Обыкновенно подавали

Ему донского жеребца,

Лишь только вдоль большой дороги

Заслышат их домашни дроги...

А вот на этом крыльце он стоял босиком, в одной рубашке, с поднятыми вверх руками — зимой: приехал Пущин, вспоминавший: «На дворе страшный холод, но в иные минуты человек не простужается. Смотрим друг на друга, целуемся, молчим». Это ему, ссыльному декабристу, Пушкин пошлет в Сибирь незабываемые строки:

Мой первый друг, мой друг бесценный!

И я судьбу благословил,

Когда мой двор уединенный,

Печальным снегом занесенный,

Твой колокольчик огласил...

Золотая печаль стоит над Михайловским. Здесь Пушкин работал и грустил.
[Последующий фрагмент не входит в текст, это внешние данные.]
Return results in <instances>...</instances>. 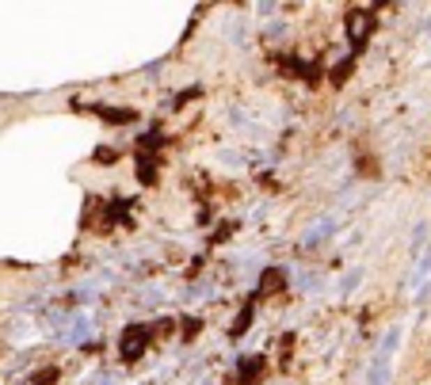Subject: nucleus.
Listing matches in <instances>:
<instances>
[{"label": "nucleus", "mask_w": 431, "mask_h": 385, "mask_svg": "<svg viewBox=\"0 0 431 385\" xmlns=\"http://www.w3.org/2000/svg\"><path fill=\"white\" fill-rule=\"evenodd\" d=\"M137 179H142V183H157V168H153L149 157L137 160Z\"/></svg>", "instance_id": "6e6552de"}, {"label": "nucleus", "mask_w": 431, "mask_h": 385, "mask_svg": "<svg viewBox=\"0 0 431 385\" xmlns=\"http://www.w3.org/2000/svg\"><path fill=\"white\" fill-rule=\"evenodd\" d=\"M428 275H431V252H424V259H420V267H416V275H412V282H424Z\"/></svg>", "instance_id": "9b49d317"}, {"label": "nucleus", "mask_w": 431, "mask_h": 385, "mask_svg": "<svg viewBox=\"0 0 431 385\" xmlns=\"http://www.w3.org/2000/svg\"><path fill=\"white\" fill-rule=\"evenodd\" d=\"M367 382H370V385H386V382H389V355H378V358H374Z\"/></svg>", "instance_id": "423d86ee"}, {"label": "nucleus", "mask_w": 431, "mask_h": 385, "mask_svg": "<svg viewBox=\"0 0 431 385\" xmlns=\"http://www.w3.org/2000/svg\"><path fill=\"white\" fill-rule=\"evenodd\" d=\"M328 233H332V221H328V218H324V221H313V225L302 233V244H305V248H313V244H321V236H328Z\"/></svg>", "instance_id": "39448f33"}, {"label": "nucleus", "mask_w": 431, "mask_h": 385, "mask_svg": "<svg viewBox=\"0 0 431 385\" xmlns=\"http://www.w3.org/2000/svg\"><path fill=\"white\" fill-rule=\"evenodd\" d=\"M282 286H287V271H282V267H267V271L259 275L256 298H267V294H279Z\"/></svg>", "instance_id": "7ed1b4c3"}, {"label": "nucleus", "mask_w": 431, "mask_h": 385, "mask_svg": "<svg viewBox=\"0 0 431 385\" xmlns=\"http://www.w3.org/2000/svg\"><path fill=\"white\" fill-rule=\"evenodd\" d=\"M145 343H149V329H142V324H130L123 343H119V355H123V363H137V358L145 355Z\"/></svg>", "instance_id": "f257e3e1"}, {"label": "nucleus", "mask_w": 431, "mask_h": 385, "mask_svg": "<svg viewBox=\"0 0 431 385\" xmlns=\"http://www.w3.org/2000/svg\"><path fill=\"white\" fill-rule=\"evenodd\" d=\"M54 382H58V366H50V370H43V374L31 378V385H54Z\"/></svg>", "instance_id": "9d476101"}, {"label": "nucleus", "mask_w": 431, "mask_h": 385, "mask_svg": "<svg viewBox=\"0 0 431 385\" xmlns=\"http://www.w3.org/2000/svg\"><path fill=\"white\" fill-rule=\"evenodd\" d=\"M344 27H347V43H351L355 50H359V46L370 38V31H374V20H370V12H363V8H355V12H347Z\"/></svg>", "instance_id": "f03ea898"}, {"label": "nucleus", "mask_w": 431, "mask_h": 385, "mask_svg": "<svg viewBox=\"0 0 431 385\" xmlns=\"http://www.w3.org/2000/svg\"><path fill=\"white\" fill-rule=\"evenodd\" d=\"M252 317H256V305H252V301H248V305H241V313L233 317V324H229V335H233V340H241V335L248 332Z\"/></svg>", "instance_id": "20e7f679"}, {"label": "nucleus", "mask_w": 431, "mask_h": 385, "mask_svg": "<svg viewBox=\"0 0 431 385\" xmlns=\"http://www.w3.org/2000/svg\"><path fill=\"white\" fill-rule=\"evenodd\" d=\"M183 335H187V340H195V335H199V317H191V321H183Z\"/></svg>", "instance_id": "4468645a"}, {"label": "nucleus", "mask_w": 431, "mask_h": 385, "mask_svg": "<svg viewBox=\"0 0 431 385\" xmlns=\"http://www.w3.org/2000/svg\"><path fill=\"white\" fill-rule=\"evenodd\" d=\"M259 370H264V358L259 355H252V358H241V382H256L259 378Z\"/></svg>", "instance_id": "0eeeda50"}, {"label": "nucleus", "mask_w": 431, "mask_h": 385, "mask_svg": "<svg viewBox=\"0 0 431 385\" xmlns=\"http://www.w3.org/2000/svg\"><path fill=\"white\" fill-rule=\"evenodd\" d=\"M359 278H363V271H351V275L344 278V282H340V294H351L355 286H359Z\"/></svg>", "instance_id": "f8f14e48"}, {"label": "nucleus", "mask_w": 431, "mask_h": 385, "mask_svg": "<svg viewBox=\"0 0 431 385\" xmlns=\"http://www.w3.org/2000/svg\"><path fill=\"white\" fill-rule=\"evenodd\" d=\"M100 114H107V122H134L137 119L134 111H123V107H100Z\"/></svg>", "instance_id": "1a4fd4ad"}, {"label": "nucleus", "mask_w": 431, "mask_h": 385, "mask_svg": "<svg viewBox=\"0 0 431 385\" xmlns=\"http://www.w3.org/2000/svg\"><path fill=\"white\" fill-rule=\"evenodd\" d=\"M347 73H351V57H347L344 65H336V69H332V84H340V80H347Z\"/></svg>", "instance_id": "ddd939ff"}]
</instances>
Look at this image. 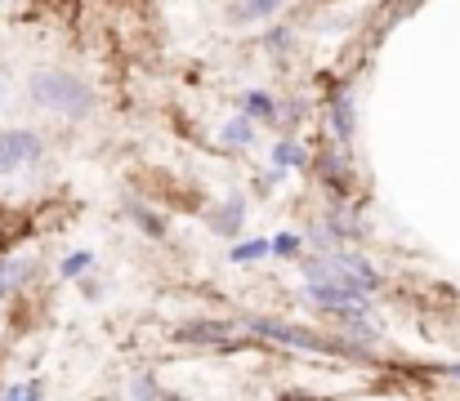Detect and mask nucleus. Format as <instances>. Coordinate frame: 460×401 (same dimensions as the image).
Returning a JSON list of instances; mask_svg holds the SVG:
<instances>
[{
    "label": "nucleus",
    "instance_id": "f257e3e1",
    "mask_svg": "<svg viewBox=\"0 0 460 401\" xmlns=\"http://www.w3.org/2000/svg\"><path fill=\"white\" fill-rule=\"evenodd\" d=\"M31 99L54 108V112H67V117H85L94 108L90 85L76 81V76H63V72H36L31 76Z\"/></svg>",
    "mask_w": 460,
    "mask_h": 401
},
{
    "label": "nucleus",
    "instance_id": "f03ea898",
    "mask_svg": "<svg viewBox=\"0 0 460 401\" xmlns=\"http://www.w3.org/2000/svg\"><path fill=\"white\" fill-rule=\"evenodd\" d=\"M36 156H40V138L31 130L0 134V174H4V170H18V165H27V161H36Z\"/></svg>",
    "mask_w": 460,
    "mask_h": 401
},
{
    "label": "nucleus",
    "instance_id": "7ed1b4c3",
    "mask_svg": "<svg viewBox=\"0 0 460 401\" xmlns=\"http://www.w3.org/2000/svg\"><path fill=\"white\" fill-rule=\"evenodd\" d=\"M313 303L331 308V312H344V317H362L367 312V294L349 290V285H308Z\"/></svg>",
    "mask_w": 460,
    "mask_h": 401
},
{
    "label": "nucleus",
    "instance_id": "20e7f679",
    "mask_svg": "<svg viewBox=\"0 0 460 401\" xmlns=\"http://www.w3.org/2000/svg\"><path fill=\"white\" fill-rule=\"evenodd\" d=\"M251 330H260V335H269V339H287V344H296V348H313V353H326V339L308 335V330H300V326H287V321L251 317Z\"/></svg>",
    "mask_w": 460,
    "mask_h": 401
},
{
    "label": "nucleus",
    "instance_id": "39448f33",
    "mask_svg": "<svg viewBox=\"0 0 460 401\" xmlns=\"http://www.w3.org/2000/svg\"><path fill=\"white\" fill-rule=\"evenodd\" d=\"M179 339H183V344H192V339L219 344V339H228V326H219V321H192V326H183V330H179Z\"/></svg>",
    "mask_w": 460,
    "mask_h": 401
},
{
    "label": "nucleus",
    "instance_id": "423d86ee",
    "mask_svg": "<svg viewBox=\"0 0 460 401\" xmlns=\"http://www.w3.org/2000/svg\"><path fill=\"white\" fill-rule=\"evenodd\" d=\"M278 4H287V0H242V4H237V18H242V22H255V18L278 13Z\"/></svg>",
    "mask_w": 460,
    "mask_h": 401
},
{
    "label": "nucleus",
    "instance_id": "0eeeda50",
    "mask_svg": "<svg viewBox=\"0 0 460 401\" xmlns=\"http://www.w3.org/2000/svg\"><path fill=\"white\" fill-rule=\"evenodd\" d=\"M242 214H246V210H242V201H228V205H224V210H219V214H215L210 223H215L219 232H233V228L242 223Z\"/></svg>",
    "mask_w": 460,
    "mask_h": 401
},
{
    "label": "nucleus",
    "instance_id": "6e6552de",
    "mask_svg": "<svg viewBox=\"0 0 460 401\" xmlns=\"http://www.w3.org/2000/svg\"><path fill=\"white\" fill-rule=\"evenodd\" d=\"M224 143H228V147H237V143L246 147V143H251V121H246V117L228 121V126H224Z\"/></svg>",
    "mask_w": 460,
    "mask_h": 401
},
{
    "label": "nucleus",
    "instance_id": "1a4fd4ad",
    "mask_svg": "<svg viewBox=\"0 0 460 401\" xmlns=\"http://www.w3.org/2000/svg\"><path fill=\"white\" fill-rule=\"evenodd\" d=\"M260 255H269V241H246V246H233V259L242 264V259H260Z\"/></svg>",
    "mask_w": 460,
    "mask_h": 401
},
{
    "label": "nucleus",
    "instance_id": "9d476101",
    "mask_svg": "<svg viewBox=\"0 0 460 401\" xmlns=\"http://www.w3.org/2000/svg\"><path fill=\"white\" fill-rule=\"evenodd\" d=\"M269 250H273V255H296V250H300V237H291V232H282L278 241H269Z\"/></svg>",
    "mask_w": 460,
    "mask_h": 401
},
{
    "label": "nucleus",
    "instance_id": "9b49d317",
    "mask_svg": "<svg viewBox=\"0 0 460 401\" xmlns=\"http://www.w3.org/2000/svg\"><path fill=\"white\" fill-rule=\"evenodd\" d=\"M246 112H251V117H269V112H273V103H269L264 94H246Z\"/></svg>",
    "mask_w": 460,
    "mask_h": 401
},
{
    "label": "nucleus",
    "instance_id": "f8f14e48",
    "mask_svg": "<svg viewBox=\"0 0 460 401\" xmlns=\"http://www.w3.org/2000/svg\"><path fill=\"white\" fill-rule=\"evenodd\" d=\"M85 267H90V255H85V250H76V255H72V259L63 264V276H81Z\"/></svg>",
    "mask_w": 460,
    "mask_h": 401
},
{
    "label": "nucleus",
    "instance_id": "ddd939ff",
    "mask_svg": "<svg viewBox=\"0 0 460 401\" xmlns=\"http://www.w3.org/2000/svg\"><path fill=\"white\" fill-rule=\"evenodd\" d=\"M40 397V388H36V384H18V388H9V393H4V401H36Z\"/></svg>",
    "mask_w": 460,
    "mask_h": 401
},
{
    "label": "nucleus",
    "instance_id": "4468645a",
    "mask_svg": "<svg viewBox=\"0 0 460 401\" xmlns=\"http://www.w3.org/2000/svg\"><path fill=\"white\" fill-rule=\"evenodd\" d=\"M130 214H135V219H139V223L148 228V237H161V223H156V219H153V214H148V210H139V205L130 201Z\"/></svg>",
    "mask_w": 460,
    "mask_h": 401
},
{
    "label": "nucleus",
    "instance_id": "2eb2a0df",
    "mask_svg": "<svg viewBox=\"0 0 460 401\" xmlns=\"http://www.w3.org/2000/svg\"><path fill=\"white\" fill-rule=\"evenodd\" d=\"M153 384H148V379H144V384H139V388H135V401H153Z\"/></svg>",
    "mask_w": 460,
    "mask_h": 401
},
{
    "label": "nucleus",
    "instance_id": "dca6fc26",
    "mask_svg": "<svg viewBox=\"0 0 460 401\" xmlns=\"http://www.w3.org/2000/svg\"><path fill=\"white\" fill-rule=\"evenodd\" d=\"M282 401H308V397H296V393H287V397H282Z\"/></svg>",
    "mask_w": 460,
    "mask_h": 401
}]
</instances>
Его огромному воображению, охватывавшему вселенную человеческих чувств, было тесно в этом просторном парке. Онегина поэт отправил путешествовать, а сам — не мог: царь не пускал на волю человека, который — Николай ведь был совсем не глуп — лишь по случайному стечению обстоятельств не оказался в декабре на Сенатской площади. Поэты вообще всегда были опасны царям: взрывчатые афоризмы стиха легко превращаются в лозунг. Рифмы сродни музыке; но в отличие от последней, которая будоражит только чувства, иные строки с их огромной эмоциональностью, с их сжатой до предела мыслью способны овладеть умами. Недаром Николай с такой неохотой согласился дать Пушкину свободу.

Я только что сказал — рифмы; а лучшее стихотворение русской поэзии — для меня лучшее — написано белым стихом.

Пушкин создал его в 1835 году, когда вновь посетил Михайловское.

Уж десять лет ушло с тех пор — и много

Переменилось в жизни для меня,

И сам, покорный общему закону,

Переменился я...

Это — реквием...

...Уже старушки нет — уж за стеною

Не слышу я шагов ее тяжелых,

Ни кропотливого ее дозора.

И дальше в стихотворении следовали чудесные строки, не вошедшие в окончательный текст:

...Бывало,

Ее простые речи и советы

И полные любови укоризны

Усталое мне сердце ободряли

Отрадой тихой...

Мы шли в гору по дороге, когда-то изрытой дождями, и не отрывали глаз от самых знаменитых в мире трех сосен, в которые — те ли они в натуре, другие ли — вдохнул вечную жизнь гений поэта. Здесь Пушкин, наверное, впервые ощутил свои годы; здесь он, здороваясь с молодостью, прощался с ней. Здесь, на границе владений дедовских, сконцентрирована, кажется, вся грусть воспоминаний Пушкина о няне, молодости, своей невеселой жизни.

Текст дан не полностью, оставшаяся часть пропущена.